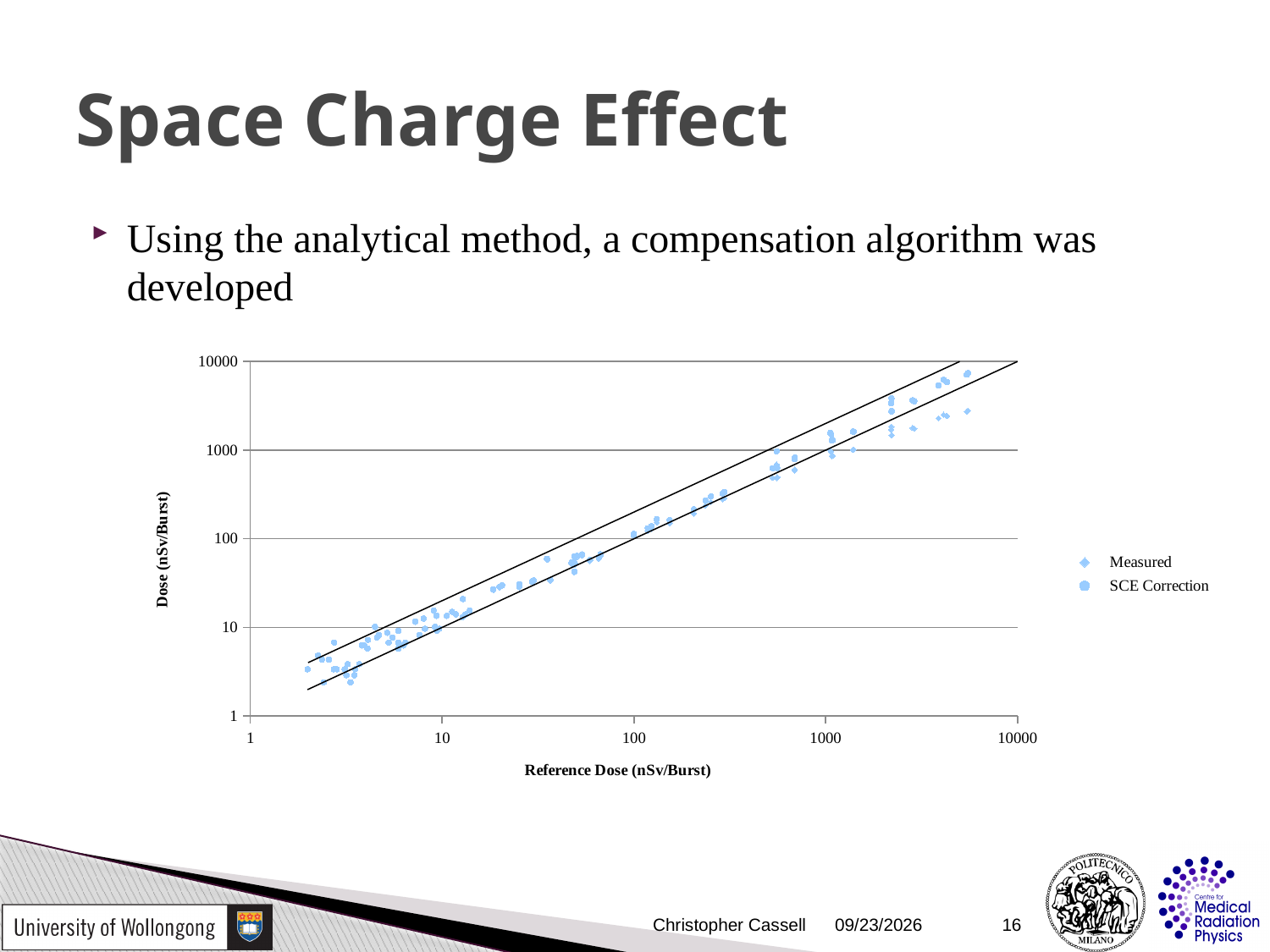
What is the highest tick value shown on the y axis of the chart? 10000 What kind of chart is shown on the slide? Scatter chart What is the lowest tick value shown on the x axis of the chart? 1 Do the plotted dose values rise or fall as the reference dose increases along the x axis? Rise Are the lowest plotted dose values on the chart greater or less than 10 nSv/Burst? less Are the highest plotted dose values on the chart greater or less than 1000 nSv/Burst? greater What is the title of the x axis of the chart? Reference Dose (nSv/Burst) What are the two series named in the chart legend? Measured and SCE Correction How many series does the chart legend list? 2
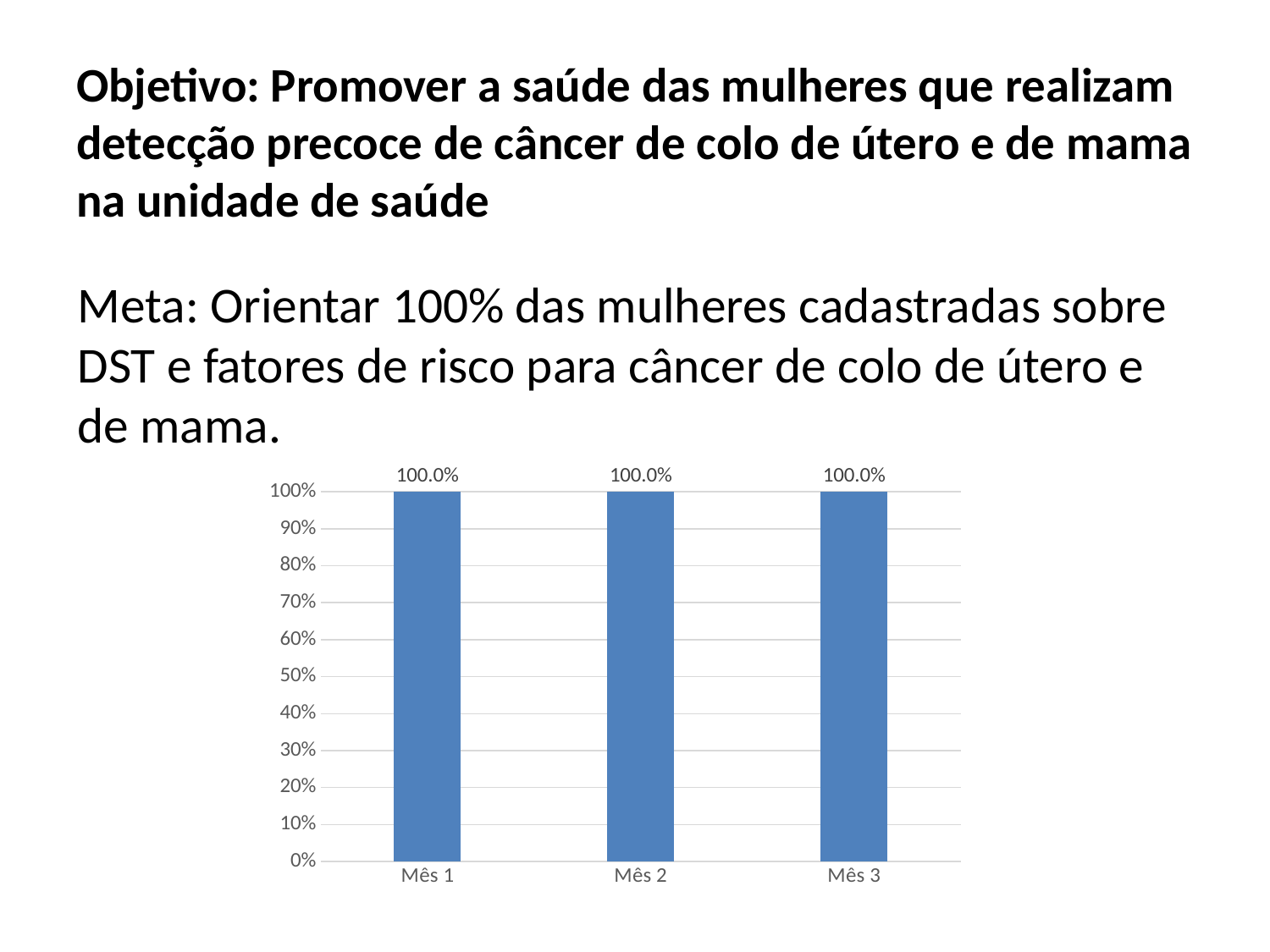
Is the value for Mês 2 greater or less than 50%? greater What kind of chart is shown on the slide? bar chart Do the values rise, fall or stay the same from Mês 1 to Mês 3? stay the same What is the label of the first category on the x axis? Mês 1 What is the highest value shown on the y axis? 100% What is the value for Mês 1? 100.0% What is the difference between the values for Mês 1 and Mês 3? 0.0% What is the value for Mês 2? 100.0% What is the value for Mês 3? 100.0% How many categories are shown on the x axis? 3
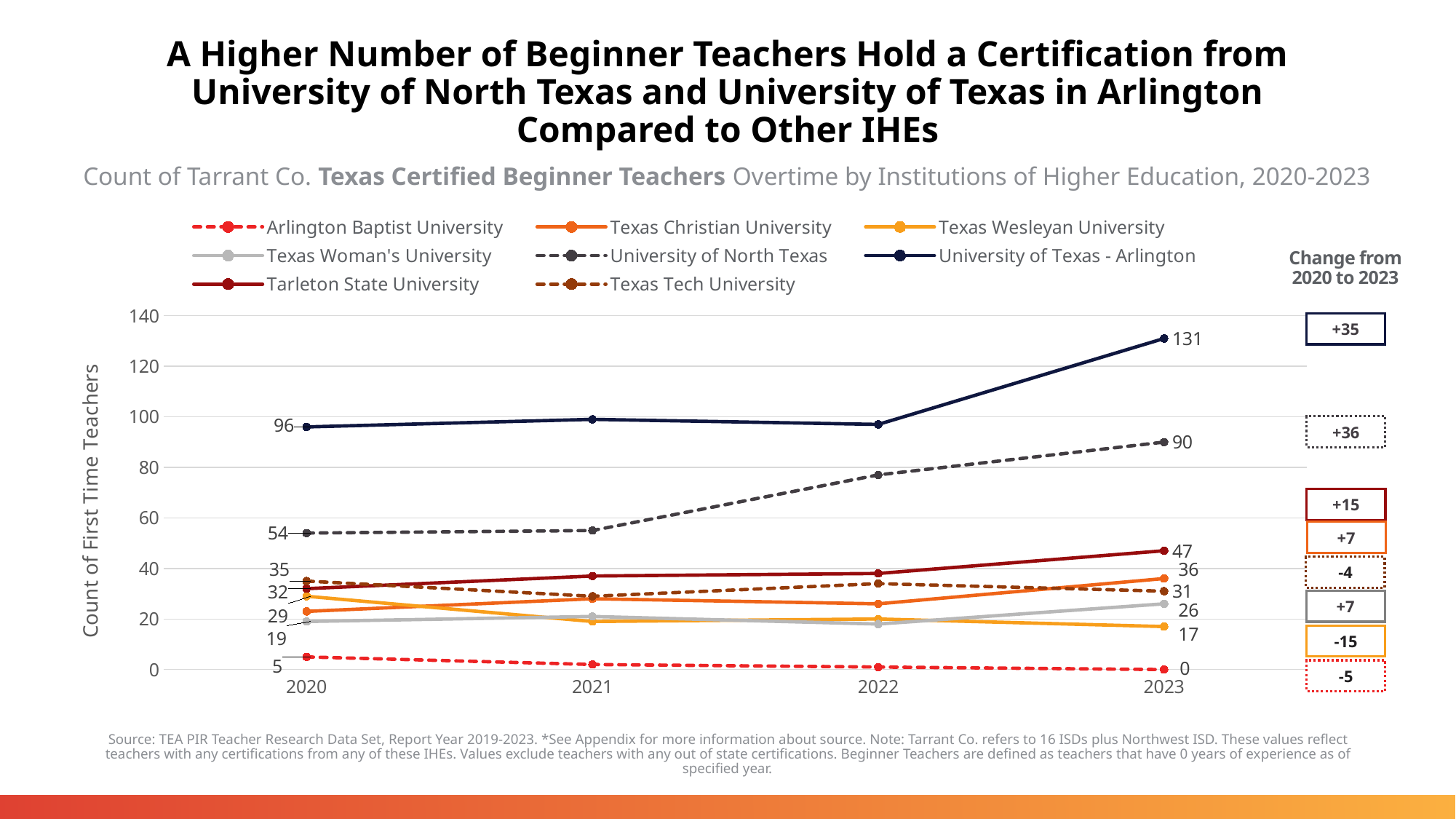
What kind of chart is shown on the slide? line chart What is the value for Texas Wesleyan University in 2023? 17 What is the difference between University of Texas - Arlington and University of North Texas in 2023? 41 How many years are shown on the x axis? 4 Which institution has the lowest value in 2023? Arlington Baptist University Is the value for University of North Texas in 2022 greater or less than 60? greater What is the value for University of Texas - Arlington in 2023? 131 Which is larger in 2023, Tarleton State University or Texas Christian University? Tarleton State University What is the value for University of North Texas in 2020? 54 Does the value for University of North Texas rise or fall from 2020 to 2023? rise How many series does the legend list? 8 Which institution has the highest value in 2023? University of Texas - Arlington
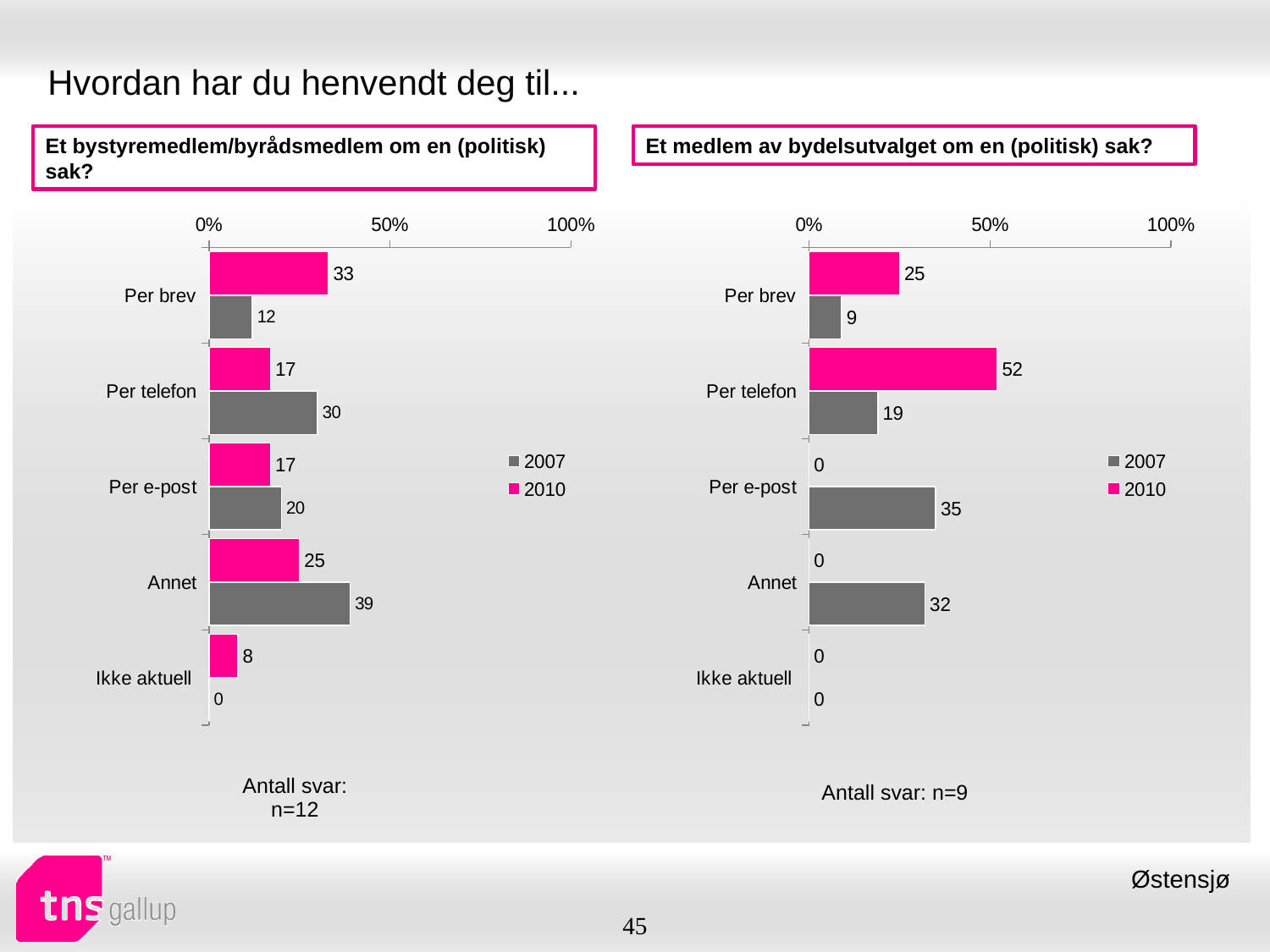
In the right chart (Et medlem av bydelsutvalget om en (politisk) sak?), is the 2007 value for Annet larger or the 2007 value for Per brev? Annet In the left chart (Et bystyremedlem/byrådsmedlem om en (politisk) sak?), what is the difference between the 2007 and 2010 values for Per telefon? 13 In the left chart (Et bystyremedlem/byrådsmedlem om en (politisk) sak?), what is the value for Per brev in 2010? 33 How many series does the legend of the left chart list? 2 In the left chart (Et bystyremedlem/byrådsmedlem om en (politisk) sak?), what is the value for Annet in 2007? 39 In the left chart (Et bystyremedlem/byrådsmedlem om en (politisk) sak?), which category has the highest value for 2007? Annet In the right chart (Et medlem av bydelsutvalget om en (politisk) sak?), what is the value for Per telefon in 2010? 52 In the right chart (Et medlem av bydelsutvalget om en (politisk) sak?), which category has the highest value for 2010? Per telefon In the left chart (Et bystyremedlem/byrådsmedlem om en (politisk) sak?), how many categories are shown? 5 In the right chart (Et medlem av bydelsutvalget om en (politisk) sak?), is the 2010 value for Per telefon greater or less than 50%? greater What type of chart is the right chart (Et medlem av bydelsutvalget om en (politisk) sak?)? Bar chart In the right chart (Et medlem av bydelsutvalget om en (politisk) sak?), what is the value for Per e-post in 2007? 35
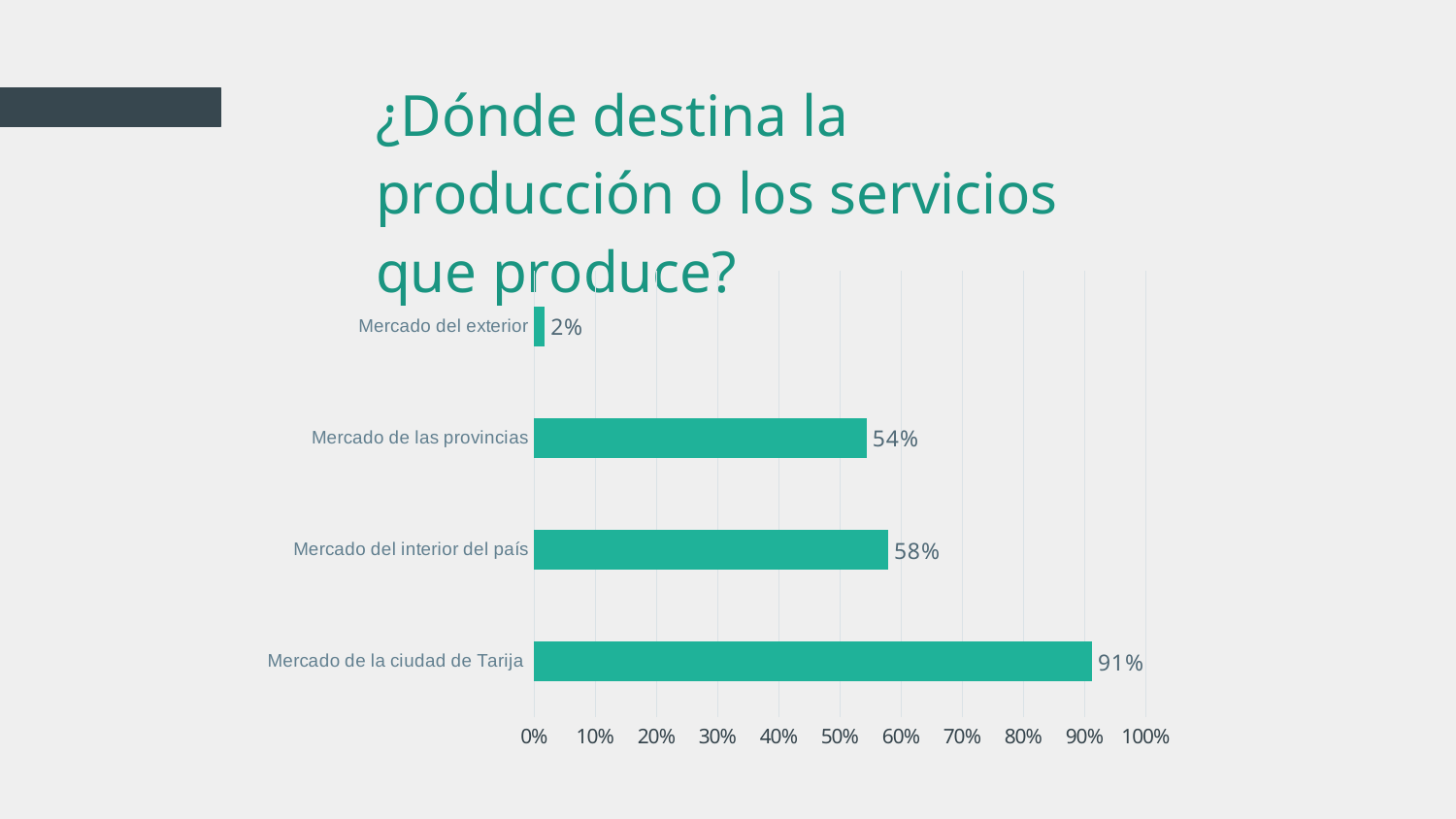
What is the value for Mercado del interior del país? 58% What is the value for Mercado de las provincias? 54% How many categories are shown in the chart? 4 What is the difference between the values for Mercado del interior del país and Mercado de las provincias? 4% Which category has the lowest value? Mercado del exterior What is the value for Mercado del exterior? 2% Is the value for Mercado de la ciudad de Tarija greater or less than 80%? greater Which category has the highest value? Mercado de la ciudad de Tarija Which is larger, the value for Mercado de las provincias or the value for Mercado del exterior? Mercado de las provincias What is the value for Mercado de la ciudad de Tarija? 91% What is the difference between the values for Mercado de la ciudad de Tarija and Mercado del interior del país? 33% What kind of chart is shown on the slide? Bar chart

━━━

● **What you have to do**: Copy out every line above that contains the word "dose".

● **Solution for this exercise**:
What is the highest tick value shown on the y axis of the chart? 10000 What kind of chart is shown on the slide? Scatter chart What is the lowest tick value shown on the x axis of the chart? 1 Do the plotted dose values rise or fall as the reference dose increases along the x axis? Rise Are the lowest plotted dose values on the chart greater or less than 10 nSv/Burst? less Are the highest plotted dose values on the chart greater or less than 1000 nSv/Burst? greater What is the title of the x axis of the chart? Reference Dose (nSv/Burst) What are the two series named in the chart legend? Measured and SCE Correction How many series does the chart legend list? 2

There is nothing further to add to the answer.